Fixes

PDowney · web-flow · commit 0ab86cea7a7e · 2026-02-28T17:41:48.000-05:00
diff --git a/CHANGELOG.md b/CHANGELOG.md
@@ -7,6 +7,10 @@ and this project adheres to [Semantic Versioning](https://semver.org/spec/v2.0.0
 
 ## [Unreleased]
 
+### Fixed
+- **CSRF in admin_init**: Restored nonce verification in `admin_init()` before processing form data to prevent CSRF. The v1.5.1 removal was incorrect — without it, `$_POST` is accessed before any security check.
+- **XSS in Success Notice**: Wrapped `sprintf()` output in `esc_html()` (using `__()` instead of `esc_html__()` for the format string) to properly escape the final rendered output.
+
 ## [1.5.1] - 2026-02-23
 ### Fixed
 - **Double-Escaping in Product Dropdown**: Removed premature `esc_html()` calls in `get_products_for_dropdown()` that caused double-escaping when rendered. Escaping now occurs only at render time in `render_product_selection_field()`.
diff --git a/free-gift-bulk-coupon-generator.php b/free-gift-bulk-coupon-generator.php
@@ -117,8 +117,11 @@ public function add_admin_menu() {
 	 * Initialize admin functionality
 	 */
 	public function admin_init() {
-		// Handle form submission — nonce verified inside handle_coupon_generation().
+		// Handle form submission with nonce verification.

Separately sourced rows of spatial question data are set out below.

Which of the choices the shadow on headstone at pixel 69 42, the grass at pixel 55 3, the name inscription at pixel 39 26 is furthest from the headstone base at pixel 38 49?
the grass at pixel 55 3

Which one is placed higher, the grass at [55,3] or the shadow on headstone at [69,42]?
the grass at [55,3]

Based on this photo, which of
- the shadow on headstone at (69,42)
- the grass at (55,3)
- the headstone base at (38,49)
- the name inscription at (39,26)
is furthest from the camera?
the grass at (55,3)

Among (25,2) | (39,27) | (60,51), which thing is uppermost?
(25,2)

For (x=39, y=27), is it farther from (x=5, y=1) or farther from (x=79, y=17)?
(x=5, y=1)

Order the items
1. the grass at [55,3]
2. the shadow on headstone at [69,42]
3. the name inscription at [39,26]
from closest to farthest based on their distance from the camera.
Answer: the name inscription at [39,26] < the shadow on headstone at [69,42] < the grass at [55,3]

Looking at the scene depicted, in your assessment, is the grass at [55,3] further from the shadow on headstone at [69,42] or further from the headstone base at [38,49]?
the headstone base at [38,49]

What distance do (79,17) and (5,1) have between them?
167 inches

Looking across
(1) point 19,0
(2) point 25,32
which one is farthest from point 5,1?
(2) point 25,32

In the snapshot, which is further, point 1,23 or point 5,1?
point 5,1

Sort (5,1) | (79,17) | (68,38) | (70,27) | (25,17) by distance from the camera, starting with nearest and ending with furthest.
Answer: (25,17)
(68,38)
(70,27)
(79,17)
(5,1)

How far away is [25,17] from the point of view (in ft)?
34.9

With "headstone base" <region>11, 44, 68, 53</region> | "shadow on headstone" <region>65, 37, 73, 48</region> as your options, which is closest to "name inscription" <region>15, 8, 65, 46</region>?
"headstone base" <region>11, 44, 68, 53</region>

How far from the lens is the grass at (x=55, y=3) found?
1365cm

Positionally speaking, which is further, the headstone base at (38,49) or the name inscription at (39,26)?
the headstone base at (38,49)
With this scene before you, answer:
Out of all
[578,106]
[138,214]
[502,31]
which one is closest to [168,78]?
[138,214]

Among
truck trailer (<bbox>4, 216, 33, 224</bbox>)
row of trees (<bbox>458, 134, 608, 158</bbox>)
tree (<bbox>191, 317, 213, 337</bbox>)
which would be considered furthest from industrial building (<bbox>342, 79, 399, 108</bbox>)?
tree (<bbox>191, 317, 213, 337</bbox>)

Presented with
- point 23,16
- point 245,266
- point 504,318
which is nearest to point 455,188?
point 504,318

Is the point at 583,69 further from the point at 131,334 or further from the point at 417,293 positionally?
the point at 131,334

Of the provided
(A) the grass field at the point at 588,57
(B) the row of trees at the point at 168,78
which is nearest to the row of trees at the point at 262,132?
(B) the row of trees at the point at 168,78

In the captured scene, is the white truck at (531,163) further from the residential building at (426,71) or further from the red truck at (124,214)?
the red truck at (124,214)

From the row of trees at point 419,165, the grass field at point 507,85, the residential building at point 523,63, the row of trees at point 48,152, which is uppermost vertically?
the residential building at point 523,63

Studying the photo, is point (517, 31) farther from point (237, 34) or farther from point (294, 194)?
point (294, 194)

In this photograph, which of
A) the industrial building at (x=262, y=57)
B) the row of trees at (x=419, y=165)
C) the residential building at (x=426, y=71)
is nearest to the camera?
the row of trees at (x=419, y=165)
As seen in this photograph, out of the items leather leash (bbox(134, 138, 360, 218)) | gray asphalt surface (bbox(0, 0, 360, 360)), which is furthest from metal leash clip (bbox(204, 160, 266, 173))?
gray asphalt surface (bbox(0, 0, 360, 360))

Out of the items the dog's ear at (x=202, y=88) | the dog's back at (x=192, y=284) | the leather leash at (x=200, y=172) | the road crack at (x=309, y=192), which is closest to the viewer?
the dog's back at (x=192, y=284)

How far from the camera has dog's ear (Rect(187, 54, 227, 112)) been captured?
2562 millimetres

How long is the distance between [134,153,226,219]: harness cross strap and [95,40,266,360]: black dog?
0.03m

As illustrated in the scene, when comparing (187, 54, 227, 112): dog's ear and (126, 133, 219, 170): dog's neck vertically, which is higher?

 		if ( isset( $_POST['scg_generate_coupons'] ) ) {
+			if ( ! isset( $_POST['scg_nonce'] ) || ! wp_verify_nonce( sanitize_text_field( wp_unslash( $_POST['scg_nonce'] ) ), 'scg_generate_coupons_action' ) ) {
+				return;
+			}
 			$this->handle_coupon_generation();
 		}
 	}
@@ -243,10 +246,12 @@ function () {
 				'admin_notices',
 				function () use ( $generated_coupons ) {
 					echo '<div class="notice notice-success is-dismissible"><p>' .
-						sprintf(
-							/* translators: %d: Number of coupons generated */
-							esc_html__( 'Successfully generated %d coupons.', 'wc-free-gift-coupons-bulk-coupons-generator' ),
-							(int) $generated_coupons
+						esc_html(
+							sprintf(
+								/* translators: %d: Number of coupons generated */
+								__( 'Successfully generated %d coupons.', 'wc-free-gift-coupons-bulk-coupons-generator' ),
+								(int) $generated_coupons
+							)
 						) .
 						 '</p></div>';
 				}
diff --git a/readme.txt b/readme.txt
@@ -108,6 +108,10 @@ along with this program.  If not, see <https://www.gnu.org/licenses/>.
 
 == Changelog ==
 
+= Unreleased =
+* **CSRF Fix**: Restored nonce verification in `admin_init()` before processing form data.
+* **XSS Fix**: Properly escaped `sprintf()` output in success notice.
+
 = 1.5.1 =
 * **Double-Escaping Fix**: Fixed product names being double-escaped in the dropdown and success notices.
 * **Rate Limiting Fix**: Validation errors no longer lock users out for 5 minutes.